§ Stated problem 1: Translate this sentence from the forum post about daily Windows crashes into Spanish: "The audio will play a loop of the last bit of sound over and over, and then the system will auto restart after about 6-8 seconds of this happening."
§ Stated problem 2:
Using the forum post about daily Windows crashes, answer these questions:
(a) Which power supply is listed in the specs?
(b) About how long ago was the system built?
(c) What error code did the blue screens show before Windows was reset?
§ Stated problem 3: Copy out the part of the forum post about daily Windows crashes starting with "PSU: EVGA 750w" and going on through "un determinable crashes.".
BEGIN Document section
[SOLVED] Windows Crashes Every Day Or So For Unknown Reason

Xulfin

Prominent
Sep 13, 2020
8
0
510
Before I get into the problem, my specs are as follows:

Motherboard: Asus Strix X 570 F
CPU: AMD Ryzen 5 3600 (usually auto boosting to 4.2ghz.) My CPU is also being cooled by a corsair AIO
GPU: Asus Strix RTX 2080 (non-oc model and no overclock has been administered on the card.)
Memory/RAM: Corsair Vengeance 16gb (2x8gb) kit running DOCP profile at 3600mhz
Storage: Samsung 970 Evo Plus 1tb (in top m.2 slot on mobo.).
PSU: EVGA 750w SuperNOVA G5

So for the past 2 months or so my computer has been having issues with system stability during certain instances.
  • The things that I have found to crash my system the most are things like
  • downloading a game,
  • a few minutes after launching a game,
  • running other simple applications such as Spotify while running a game,
  • and the rare purely un determinable crashes.

When I built this system about 3.5 months ago (my first build btw), the system would have a crash about once every day or two and it would always BSOD with error code of memory management, after resetting windows it seemed to fix this problem but only made my crashes go from blue screens, to no blue screen.

The process of the crash is as follows, my entire system will freeze; this being the screen, inputs, and outputs. The audio will play a loop of the last bit of sound over and over, and then the system will auto restart after about 6-8 seconds of this happening.

After a crash, the system doesn't seem to crash until it remains off for a long period of time, such as when I go bed. After that, its like the system somehow resets and will most likely crash again with the exact same crash. I get no blue screen, no error code upon restart or ever, and no real crash log in the event viewer.
END Document section
BEGIN Given information
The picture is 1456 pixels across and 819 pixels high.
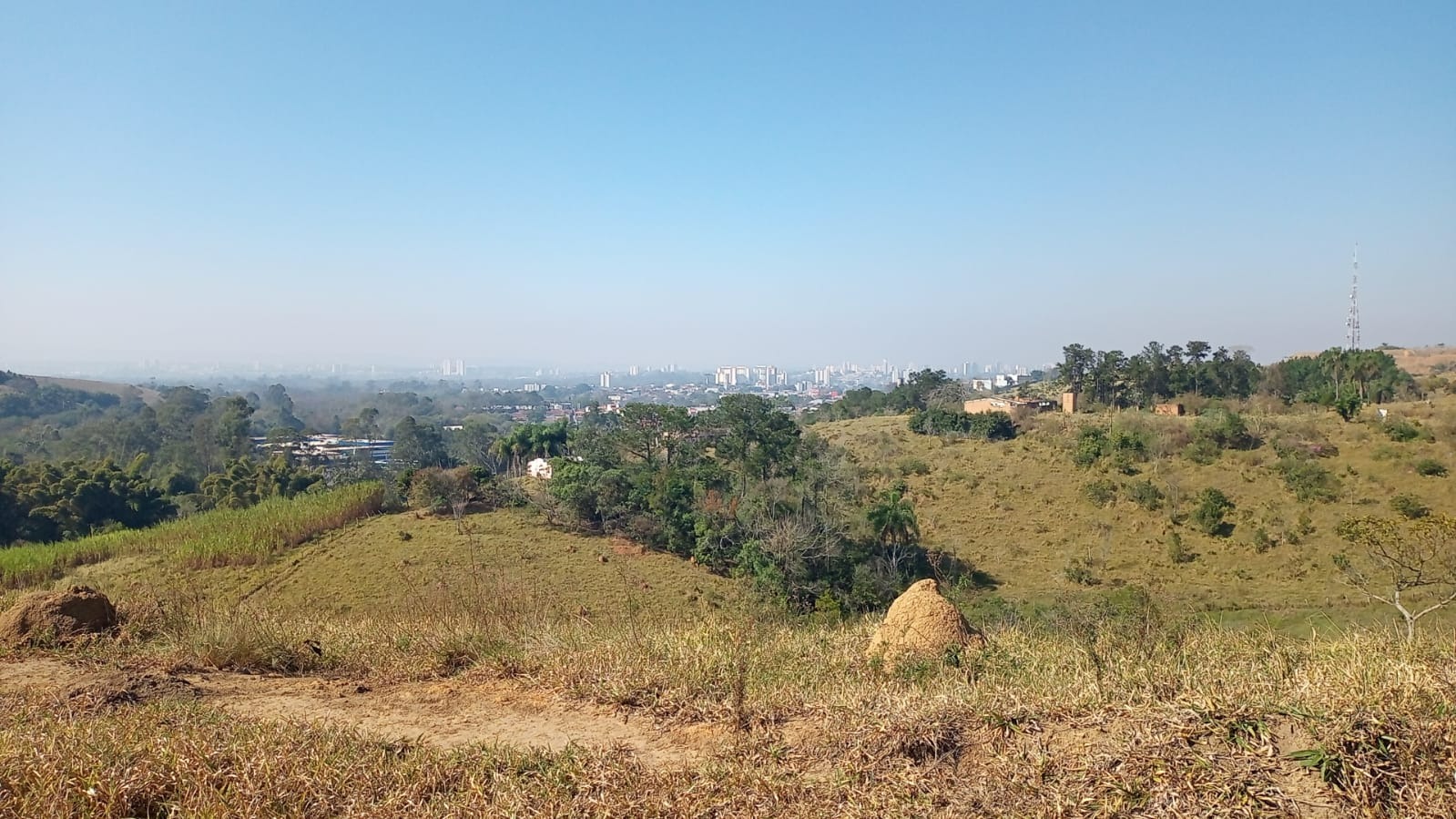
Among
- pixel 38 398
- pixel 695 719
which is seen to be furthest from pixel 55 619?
END Given information
§ Written solution 1: El audio reproducirá en bucle el último fragmento de sonido una y otra vez, y luego el sistema se reiniciará automáticamente tras unos 6-8 segundos de que esto ocurra.

§ Written solution 2:
(a) An EVGA 750w SuperNOVA G5.
(b) About 3.5 months ago.
(c) Memory management.

§ Written solution 3:
PSU: EVGA 750w SuperNOVA G5

So for the past 2 months or so my computer has been having issues with system stability during certain instances.
  • The things that I have found to crash my system the most are things like
  • downloading a game,
  • a few minutes after launching a game,
  • running other simple applications such as Spotify while running a game,
  • and the rare purely un determinable crashes.